I'm in the middle of training for another mini-marathon. Each year that I do this, it seems God has something different for me to learn or ponder. This year it seems to be the issue of discipline.
Yes, I am a highly disciplined person. But this year God's using my training to reinforce that I am disciplined in the things I want to be disciplined in. Because I write late at night, I'm not a morning person anymore. Yet because of my crazy schedule right now, the only time for me to get in my
runs most days is if I get up half an hour to an hour earlier than I have been. I'm doing it. I don't like it, but I'm doing it.
As I do, I feel this whisper in my soul challenging me to do the same thing to spend time with God. I don't like running, yet I'm doing what I need to so I don't die that first Saturday morning in May when I'm running. How much more important is it to make the time to spend time in the Bible and in God's presence. I find pockets and snatches of time, but I'm not great about having one designated time every day.
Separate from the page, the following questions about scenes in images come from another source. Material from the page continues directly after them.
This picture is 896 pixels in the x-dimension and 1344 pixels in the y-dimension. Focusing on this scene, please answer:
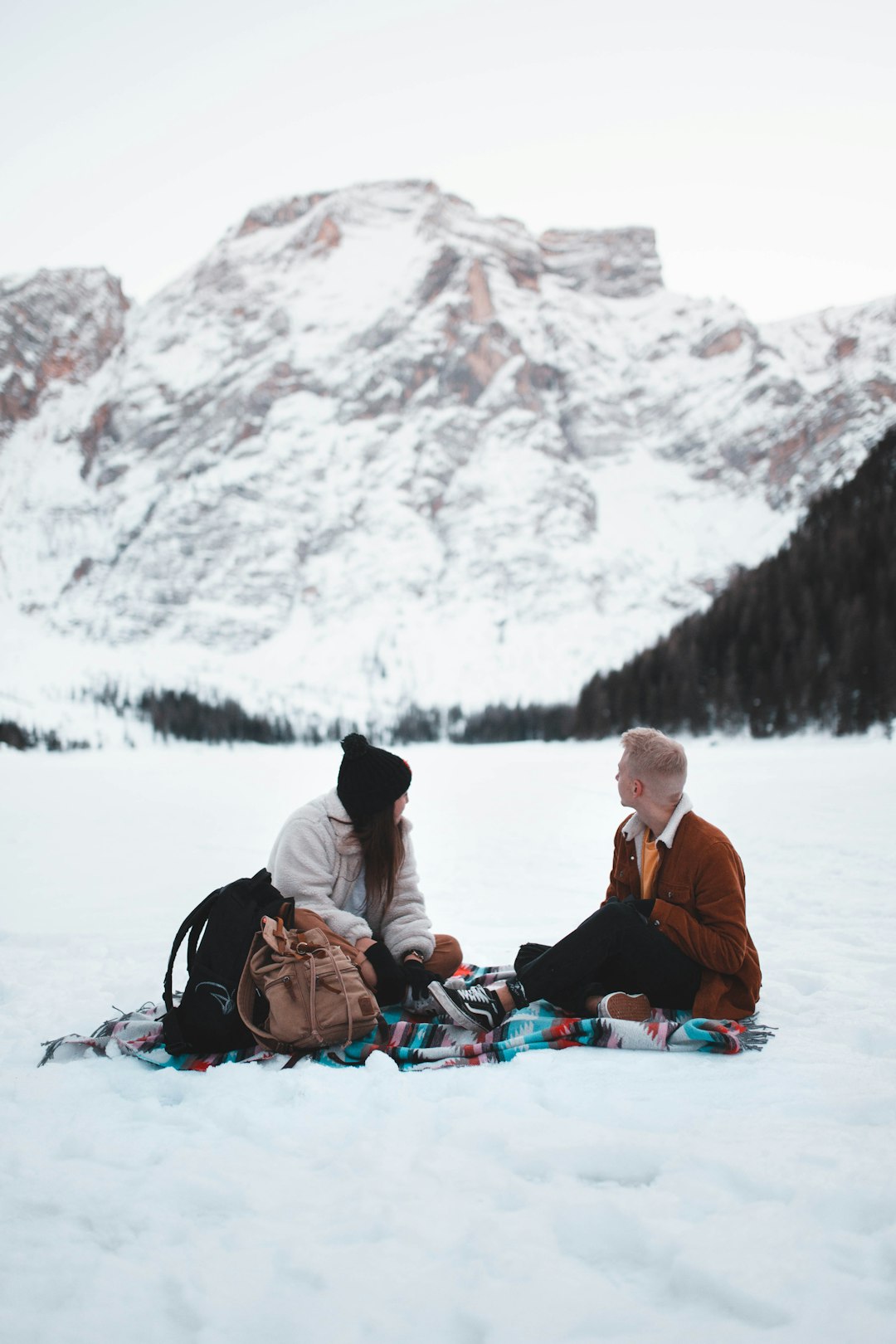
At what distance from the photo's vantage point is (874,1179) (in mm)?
2275

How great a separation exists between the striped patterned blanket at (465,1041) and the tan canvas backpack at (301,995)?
0.08m

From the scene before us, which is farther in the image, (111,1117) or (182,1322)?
(111,1117)

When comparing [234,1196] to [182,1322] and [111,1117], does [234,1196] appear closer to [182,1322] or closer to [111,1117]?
[182,1322]

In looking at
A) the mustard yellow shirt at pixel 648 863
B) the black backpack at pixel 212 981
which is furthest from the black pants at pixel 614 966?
the black backpack at pixel 212 981

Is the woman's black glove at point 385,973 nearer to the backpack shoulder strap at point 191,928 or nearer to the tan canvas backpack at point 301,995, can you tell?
the tan canvas backpack at point 301,995

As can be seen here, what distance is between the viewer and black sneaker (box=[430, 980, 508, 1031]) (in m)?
3.82

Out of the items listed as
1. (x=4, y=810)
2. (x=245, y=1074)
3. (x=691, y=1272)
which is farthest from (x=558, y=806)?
(x=691, y=1272)

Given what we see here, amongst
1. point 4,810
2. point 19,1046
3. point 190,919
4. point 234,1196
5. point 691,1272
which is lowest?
point 4,810

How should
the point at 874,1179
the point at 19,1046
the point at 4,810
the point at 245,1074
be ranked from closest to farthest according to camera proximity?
the point at 874,1179 → the point at 245,1074 → the point at 19,1046 → the point at 4,810

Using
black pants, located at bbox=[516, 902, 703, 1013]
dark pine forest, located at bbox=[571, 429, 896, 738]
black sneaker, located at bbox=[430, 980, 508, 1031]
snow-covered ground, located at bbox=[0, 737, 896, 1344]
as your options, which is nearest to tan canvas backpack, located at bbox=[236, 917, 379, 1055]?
snow-covered ground, located at bbox=[0, 737, 896, 1344]

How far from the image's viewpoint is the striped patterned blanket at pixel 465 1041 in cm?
345

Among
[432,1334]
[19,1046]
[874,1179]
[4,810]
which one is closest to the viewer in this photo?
[432,1334]

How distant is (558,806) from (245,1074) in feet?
45.1

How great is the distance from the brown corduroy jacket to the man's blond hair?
0.58 feet
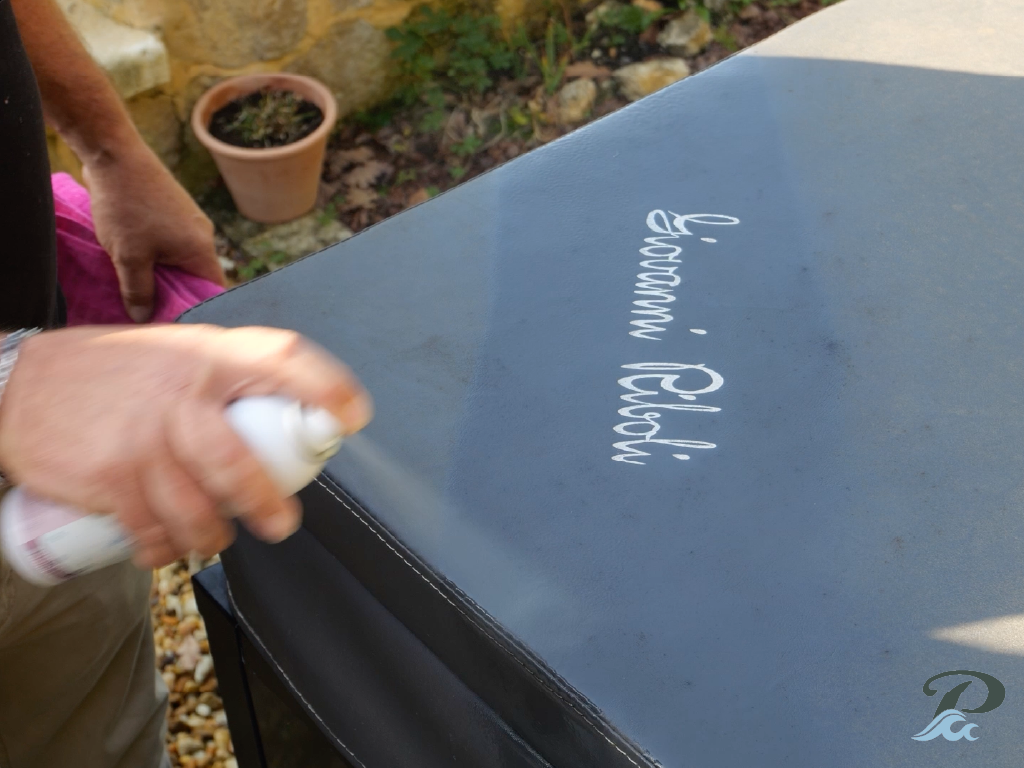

Because of a new class I'm teaching at Purdue, I'm reading a 500 page textbook in eight weeks for the purpose of teaching the content. That's not always enjoyable, but I'm doing it. Why can't I do the same with the Bible?
Anyone else struggle with this? I really hope I'm not alone, but I love how God in his grace has shown me that I do have the discipline...when I chose to exercise it.
2 comments:
This post was perfectly timed for me. I've been thinking a lot about the issue of discipline--about why it is that I can be very disciplined about certain things (say, attending to clients' needs at my day job), but not always so much about other things that matter very much to me, like writing or working out.
You've given me some things to think about today. Thanks for sharing this.
Isn't it funny how we can be so disciplined and yet not. Asking God for the grace to work on this.